Pour un genre de théâtre qui rappelle beaucoup de monde de la danse classique—où il n’y a pas de paroles—la marionnette maintient des relations précaires avec le texte et la voix. Ces liens particuliers sont souvent connectés à la relation entre la marionnette et le manipulateur, parce que le manipulateur construit l’illusion de sa vie, en la faisant parler. Pour chaque technique différente la faisant parler ou pas, il y a des ramifications uniques. Elles dépendent en grande partie du texte, aussi, qui dirige les manipulateurs et les marionnettes. Somme toute, les relations entre la marionnette, la voix, et la parole suscitent des rapports dialectiques entre le manipulateur et la marionnette, vis-à-vis la liberté d’agir de façon autonome.

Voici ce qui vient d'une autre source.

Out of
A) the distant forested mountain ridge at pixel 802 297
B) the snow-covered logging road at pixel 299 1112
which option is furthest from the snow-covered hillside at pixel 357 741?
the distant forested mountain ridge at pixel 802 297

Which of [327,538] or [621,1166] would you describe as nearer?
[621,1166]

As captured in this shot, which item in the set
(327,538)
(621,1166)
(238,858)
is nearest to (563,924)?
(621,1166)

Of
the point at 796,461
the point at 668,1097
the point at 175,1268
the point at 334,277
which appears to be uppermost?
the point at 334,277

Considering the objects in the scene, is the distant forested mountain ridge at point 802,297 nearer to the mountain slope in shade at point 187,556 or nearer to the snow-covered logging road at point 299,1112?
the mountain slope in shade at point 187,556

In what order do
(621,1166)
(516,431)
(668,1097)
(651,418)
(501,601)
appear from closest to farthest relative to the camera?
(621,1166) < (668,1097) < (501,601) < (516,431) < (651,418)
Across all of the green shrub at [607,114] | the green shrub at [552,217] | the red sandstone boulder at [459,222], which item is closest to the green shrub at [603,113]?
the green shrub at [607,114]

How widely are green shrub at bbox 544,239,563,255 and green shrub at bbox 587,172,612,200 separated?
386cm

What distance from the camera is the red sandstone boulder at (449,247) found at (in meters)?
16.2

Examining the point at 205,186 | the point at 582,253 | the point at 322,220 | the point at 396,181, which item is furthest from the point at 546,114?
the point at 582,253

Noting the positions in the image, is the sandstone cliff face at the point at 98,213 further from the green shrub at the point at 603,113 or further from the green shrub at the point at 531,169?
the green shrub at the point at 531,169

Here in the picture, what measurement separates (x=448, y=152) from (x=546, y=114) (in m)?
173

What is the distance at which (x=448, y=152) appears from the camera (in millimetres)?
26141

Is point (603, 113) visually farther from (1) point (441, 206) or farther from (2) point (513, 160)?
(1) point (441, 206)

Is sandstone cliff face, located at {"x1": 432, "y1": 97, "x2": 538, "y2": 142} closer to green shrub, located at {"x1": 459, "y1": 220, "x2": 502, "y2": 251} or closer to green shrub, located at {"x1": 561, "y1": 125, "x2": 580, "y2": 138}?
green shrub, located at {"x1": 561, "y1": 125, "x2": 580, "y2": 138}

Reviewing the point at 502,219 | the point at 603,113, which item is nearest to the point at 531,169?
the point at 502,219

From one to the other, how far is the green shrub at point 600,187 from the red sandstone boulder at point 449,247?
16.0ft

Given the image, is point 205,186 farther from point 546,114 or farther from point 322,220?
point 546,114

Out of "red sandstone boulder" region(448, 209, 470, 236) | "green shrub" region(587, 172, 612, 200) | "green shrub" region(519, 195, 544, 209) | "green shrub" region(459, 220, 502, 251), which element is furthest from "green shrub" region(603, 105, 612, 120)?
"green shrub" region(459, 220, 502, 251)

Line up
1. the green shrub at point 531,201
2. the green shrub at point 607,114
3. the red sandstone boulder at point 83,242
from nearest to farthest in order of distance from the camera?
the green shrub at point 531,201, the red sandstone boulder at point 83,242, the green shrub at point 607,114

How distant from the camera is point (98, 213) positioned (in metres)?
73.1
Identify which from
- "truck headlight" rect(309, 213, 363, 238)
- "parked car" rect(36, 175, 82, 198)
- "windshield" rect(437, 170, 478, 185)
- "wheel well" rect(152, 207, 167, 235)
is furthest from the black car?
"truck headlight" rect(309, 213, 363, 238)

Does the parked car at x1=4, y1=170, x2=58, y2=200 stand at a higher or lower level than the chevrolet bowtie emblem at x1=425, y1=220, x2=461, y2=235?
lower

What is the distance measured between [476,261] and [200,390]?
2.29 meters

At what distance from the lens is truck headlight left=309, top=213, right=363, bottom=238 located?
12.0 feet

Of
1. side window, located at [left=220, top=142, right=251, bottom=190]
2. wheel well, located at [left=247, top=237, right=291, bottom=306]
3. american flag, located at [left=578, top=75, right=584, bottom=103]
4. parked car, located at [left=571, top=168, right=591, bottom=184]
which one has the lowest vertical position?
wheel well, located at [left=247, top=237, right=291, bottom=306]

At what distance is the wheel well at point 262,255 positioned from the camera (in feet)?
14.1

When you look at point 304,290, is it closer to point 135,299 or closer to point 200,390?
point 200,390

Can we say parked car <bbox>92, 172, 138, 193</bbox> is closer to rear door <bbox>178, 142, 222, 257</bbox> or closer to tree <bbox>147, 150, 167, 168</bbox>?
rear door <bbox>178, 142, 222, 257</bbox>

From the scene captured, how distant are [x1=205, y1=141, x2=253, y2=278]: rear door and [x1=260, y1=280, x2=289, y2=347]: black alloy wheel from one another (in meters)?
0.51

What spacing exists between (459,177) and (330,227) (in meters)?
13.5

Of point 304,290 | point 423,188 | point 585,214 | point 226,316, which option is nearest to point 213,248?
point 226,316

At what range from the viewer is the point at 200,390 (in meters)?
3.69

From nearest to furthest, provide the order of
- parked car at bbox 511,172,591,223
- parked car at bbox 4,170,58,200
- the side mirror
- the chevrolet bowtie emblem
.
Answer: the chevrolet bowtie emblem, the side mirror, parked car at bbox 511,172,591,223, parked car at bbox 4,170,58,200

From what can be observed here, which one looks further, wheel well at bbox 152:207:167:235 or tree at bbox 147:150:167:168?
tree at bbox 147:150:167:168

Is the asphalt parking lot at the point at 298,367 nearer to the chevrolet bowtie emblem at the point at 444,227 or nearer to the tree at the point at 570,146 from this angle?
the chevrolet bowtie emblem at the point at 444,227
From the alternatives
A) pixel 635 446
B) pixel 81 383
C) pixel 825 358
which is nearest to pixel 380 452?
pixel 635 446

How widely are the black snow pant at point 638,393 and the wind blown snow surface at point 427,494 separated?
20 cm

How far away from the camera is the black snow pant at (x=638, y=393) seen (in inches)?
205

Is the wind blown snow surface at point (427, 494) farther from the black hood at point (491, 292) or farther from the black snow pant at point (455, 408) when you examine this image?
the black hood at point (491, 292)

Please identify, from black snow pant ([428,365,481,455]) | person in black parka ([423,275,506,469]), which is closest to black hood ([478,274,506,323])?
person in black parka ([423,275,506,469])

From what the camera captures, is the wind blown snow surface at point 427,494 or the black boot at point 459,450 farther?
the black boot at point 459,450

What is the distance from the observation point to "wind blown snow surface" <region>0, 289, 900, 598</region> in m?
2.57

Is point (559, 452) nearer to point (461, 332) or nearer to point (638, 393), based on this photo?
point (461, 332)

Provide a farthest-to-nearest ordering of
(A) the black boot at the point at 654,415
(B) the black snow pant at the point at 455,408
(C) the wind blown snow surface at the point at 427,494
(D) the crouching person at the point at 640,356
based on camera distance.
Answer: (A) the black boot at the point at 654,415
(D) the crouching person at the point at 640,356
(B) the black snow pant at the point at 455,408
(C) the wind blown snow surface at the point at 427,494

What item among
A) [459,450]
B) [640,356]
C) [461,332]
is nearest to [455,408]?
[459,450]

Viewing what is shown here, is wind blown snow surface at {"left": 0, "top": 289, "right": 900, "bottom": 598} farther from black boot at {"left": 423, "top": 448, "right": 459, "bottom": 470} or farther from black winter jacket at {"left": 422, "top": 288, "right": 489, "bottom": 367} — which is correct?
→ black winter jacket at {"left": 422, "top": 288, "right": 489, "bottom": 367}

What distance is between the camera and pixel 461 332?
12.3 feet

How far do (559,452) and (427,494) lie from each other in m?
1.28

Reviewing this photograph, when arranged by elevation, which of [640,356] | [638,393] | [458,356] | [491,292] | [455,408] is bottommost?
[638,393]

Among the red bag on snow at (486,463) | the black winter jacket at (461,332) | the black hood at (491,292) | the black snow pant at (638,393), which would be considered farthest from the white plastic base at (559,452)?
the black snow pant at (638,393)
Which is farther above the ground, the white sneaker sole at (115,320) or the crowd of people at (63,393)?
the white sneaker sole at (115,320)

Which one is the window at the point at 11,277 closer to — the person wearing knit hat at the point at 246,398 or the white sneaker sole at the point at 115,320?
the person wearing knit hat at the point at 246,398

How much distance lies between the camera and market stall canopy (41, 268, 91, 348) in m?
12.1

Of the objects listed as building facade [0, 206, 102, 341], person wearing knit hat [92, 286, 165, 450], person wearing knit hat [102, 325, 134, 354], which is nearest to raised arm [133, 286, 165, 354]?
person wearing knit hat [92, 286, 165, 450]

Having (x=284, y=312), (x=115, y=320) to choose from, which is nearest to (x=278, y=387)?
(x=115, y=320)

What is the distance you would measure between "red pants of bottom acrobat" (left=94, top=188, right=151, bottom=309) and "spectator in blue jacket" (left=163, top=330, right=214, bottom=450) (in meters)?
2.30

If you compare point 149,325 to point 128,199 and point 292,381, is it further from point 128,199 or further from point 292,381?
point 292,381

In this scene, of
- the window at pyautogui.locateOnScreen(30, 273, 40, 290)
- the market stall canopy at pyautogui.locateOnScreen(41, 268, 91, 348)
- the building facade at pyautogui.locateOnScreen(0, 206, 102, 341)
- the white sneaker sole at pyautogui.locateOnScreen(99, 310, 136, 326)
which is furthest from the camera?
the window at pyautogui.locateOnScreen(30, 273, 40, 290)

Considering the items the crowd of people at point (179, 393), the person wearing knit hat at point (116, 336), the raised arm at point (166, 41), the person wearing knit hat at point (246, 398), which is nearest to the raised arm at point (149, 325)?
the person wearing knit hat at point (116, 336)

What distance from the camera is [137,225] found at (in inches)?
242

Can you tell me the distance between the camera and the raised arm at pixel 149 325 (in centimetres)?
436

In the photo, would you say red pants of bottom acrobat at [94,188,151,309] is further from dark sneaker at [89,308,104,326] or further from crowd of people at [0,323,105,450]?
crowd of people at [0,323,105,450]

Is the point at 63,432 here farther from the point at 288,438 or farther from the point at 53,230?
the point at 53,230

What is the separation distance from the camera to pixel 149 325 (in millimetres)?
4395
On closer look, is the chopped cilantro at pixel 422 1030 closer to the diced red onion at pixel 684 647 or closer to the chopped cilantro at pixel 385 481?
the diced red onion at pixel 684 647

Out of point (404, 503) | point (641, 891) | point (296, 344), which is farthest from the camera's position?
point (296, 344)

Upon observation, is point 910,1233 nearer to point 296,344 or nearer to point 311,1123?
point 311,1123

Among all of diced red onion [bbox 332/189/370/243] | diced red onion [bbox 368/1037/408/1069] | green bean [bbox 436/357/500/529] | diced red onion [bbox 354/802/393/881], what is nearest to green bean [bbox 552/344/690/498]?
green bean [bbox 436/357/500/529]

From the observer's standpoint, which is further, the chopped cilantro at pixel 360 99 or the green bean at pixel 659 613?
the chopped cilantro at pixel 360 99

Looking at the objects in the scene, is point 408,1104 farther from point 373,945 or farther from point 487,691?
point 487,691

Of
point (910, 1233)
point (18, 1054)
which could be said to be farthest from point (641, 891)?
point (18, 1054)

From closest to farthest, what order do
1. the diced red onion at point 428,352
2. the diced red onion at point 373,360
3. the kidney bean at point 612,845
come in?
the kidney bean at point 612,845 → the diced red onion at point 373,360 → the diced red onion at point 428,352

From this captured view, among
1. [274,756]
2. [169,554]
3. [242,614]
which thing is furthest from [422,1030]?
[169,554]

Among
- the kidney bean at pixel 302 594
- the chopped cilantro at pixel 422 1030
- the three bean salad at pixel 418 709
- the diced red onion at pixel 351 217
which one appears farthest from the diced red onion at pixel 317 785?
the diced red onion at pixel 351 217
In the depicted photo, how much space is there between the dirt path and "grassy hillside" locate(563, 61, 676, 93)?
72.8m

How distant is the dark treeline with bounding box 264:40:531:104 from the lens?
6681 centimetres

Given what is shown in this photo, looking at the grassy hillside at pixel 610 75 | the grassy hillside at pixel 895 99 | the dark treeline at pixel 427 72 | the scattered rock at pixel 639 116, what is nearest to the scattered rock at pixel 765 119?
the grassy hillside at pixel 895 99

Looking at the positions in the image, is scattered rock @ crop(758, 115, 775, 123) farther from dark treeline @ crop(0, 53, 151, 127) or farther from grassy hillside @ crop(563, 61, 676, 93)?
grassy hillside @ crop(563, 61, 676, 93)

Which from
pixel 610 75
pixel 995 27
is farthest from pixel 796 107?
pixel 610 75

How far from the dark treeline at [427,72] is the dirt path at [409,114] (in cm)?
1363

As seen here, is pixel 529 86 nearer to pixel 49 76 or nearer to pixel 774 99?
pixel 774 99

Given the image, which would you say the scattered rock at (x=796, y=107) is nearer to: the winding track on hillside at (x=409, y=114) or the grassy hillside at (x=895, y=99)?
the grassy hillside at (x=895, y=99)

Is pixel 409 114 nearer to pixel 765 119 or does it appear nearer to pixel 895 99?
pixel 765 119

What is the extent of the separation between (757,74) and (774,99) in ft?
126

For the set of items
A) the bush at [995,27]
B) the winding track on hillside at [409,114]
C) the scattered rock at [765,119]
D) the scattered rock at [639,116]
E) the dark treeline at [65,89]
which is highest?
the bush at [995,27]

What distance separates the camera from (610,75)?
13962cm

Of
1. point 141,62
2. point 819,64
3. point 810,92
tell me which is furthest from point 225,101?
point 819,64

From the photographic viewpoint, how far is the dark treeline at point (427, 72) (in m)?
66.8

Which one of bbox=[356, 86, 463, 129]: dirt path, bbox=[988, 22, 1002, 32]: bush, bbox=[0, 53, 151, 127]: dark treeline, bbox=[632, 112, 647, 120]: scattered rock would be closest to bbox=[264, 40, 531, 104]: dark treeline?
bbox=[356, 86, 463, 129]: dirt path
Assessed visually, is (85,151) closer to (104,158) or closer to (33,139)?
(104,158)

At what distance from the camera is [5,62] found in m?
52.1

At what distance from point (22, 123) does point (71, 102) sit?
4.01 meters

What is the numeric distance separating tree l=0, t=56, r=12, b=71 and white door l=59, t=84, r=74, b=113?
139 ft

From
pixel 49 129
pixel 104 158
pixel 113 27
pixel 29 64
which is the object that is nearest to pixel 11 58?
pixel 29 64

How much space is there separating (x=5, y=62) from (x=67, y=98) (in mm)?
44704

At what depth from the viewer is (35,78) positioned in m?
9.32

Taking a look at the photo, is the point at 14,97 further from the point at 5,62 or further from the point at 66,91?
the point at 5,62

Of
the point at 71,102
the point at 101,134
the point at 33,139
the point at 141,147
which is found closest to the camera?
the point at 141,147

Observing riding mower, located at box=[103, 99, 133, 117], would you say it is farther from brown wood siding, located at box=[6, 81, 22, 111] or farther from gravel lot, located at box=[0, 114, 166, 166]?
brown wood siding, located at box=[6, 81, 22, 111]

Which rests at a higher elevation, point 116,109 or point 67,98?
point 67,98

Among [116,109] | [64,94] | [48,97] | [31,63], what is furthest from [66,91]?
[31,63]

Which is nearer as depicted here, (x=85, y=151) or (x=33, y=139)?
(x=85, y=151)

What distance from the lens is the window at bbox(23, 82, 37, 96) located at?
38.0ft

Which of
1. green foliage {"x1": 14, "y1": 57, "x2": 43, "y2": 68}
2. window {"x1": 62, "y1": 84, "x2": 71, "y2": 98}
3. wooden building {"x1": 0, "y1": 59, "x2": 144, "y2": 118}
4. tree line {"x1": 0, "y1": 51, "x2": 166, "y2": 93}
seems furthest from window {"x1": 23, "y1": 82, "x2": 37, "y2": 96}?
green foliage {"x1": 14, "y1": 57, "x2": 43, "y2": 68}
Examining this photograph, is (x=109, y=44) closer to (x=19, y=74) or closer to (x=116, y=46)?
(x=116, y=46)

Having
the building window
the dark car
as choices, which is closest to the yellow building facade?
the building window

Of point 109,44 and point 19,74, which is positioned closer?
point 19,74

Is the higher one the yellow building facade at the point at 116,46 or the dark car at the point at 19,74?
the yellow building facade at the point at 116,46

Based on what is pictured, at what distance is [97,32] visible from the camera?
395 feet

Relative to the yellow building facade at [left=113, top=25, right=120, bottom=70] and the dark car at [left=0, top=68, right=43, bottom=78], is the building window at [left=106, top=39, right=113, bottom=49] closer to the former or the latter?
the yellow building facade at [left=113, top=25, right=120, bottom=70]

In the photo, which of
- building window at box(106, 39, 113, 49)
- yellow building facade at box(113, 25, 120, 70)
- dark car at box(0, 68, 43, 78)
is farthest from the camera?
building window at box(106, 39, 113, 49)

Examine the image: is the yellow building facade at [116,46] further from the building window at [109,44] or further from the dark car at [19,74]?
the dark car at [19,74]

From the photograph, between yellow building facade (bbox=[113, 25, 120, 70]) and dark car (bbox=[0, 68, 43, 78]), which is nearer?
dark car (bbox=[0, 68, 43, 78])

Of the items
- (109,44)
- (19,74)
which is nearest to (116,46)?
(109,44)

Le manipulateur parle fréquemment pour la marionnette d’une façon transparente, afin que la marionnette bouge comme si elle parlait en vrai. Avec cette technique, le manipulateur contrôle les mouvements et la voix de la poupée. Il lui donne l’illusion de la vie, avec une faculté émotionnelle. Par conséquent, la marionnette subit une transformation d’objet à personnage. Quelques spectacles qui exploitent cette technique sont White dog, Chambre noire, Avenue Q, et Nosferatu. Malgré l’illusion de l’autonomie de la marionnette, c’est toujours le manipulateur qui décide tout ce que la marionnette fait et dit. En fait, s’il décide tout d’un coup d’improviser, il peut donner de nouvelles paroles à la marionnette, sans objection, parce qu’elle n’est pas capable de protester. Alors, le manipulateur contrôle aussi la direction de l’histoire. Ainsi, les inégalités de la capacité à dire ce que l’on veut rend toujours la marionnette subordonnée au manipulateur. C’est la raison pour laquelle le chien dans White dog n’aboie que quand son manipulateur le veut, et les marionnettes dans Avenue Q chante quand leurs manipulateurs décident de chanter. Grâce à cette inégalité, la marionnette est toujours obligée de suivre le manipulateur qui dirige l’histoire.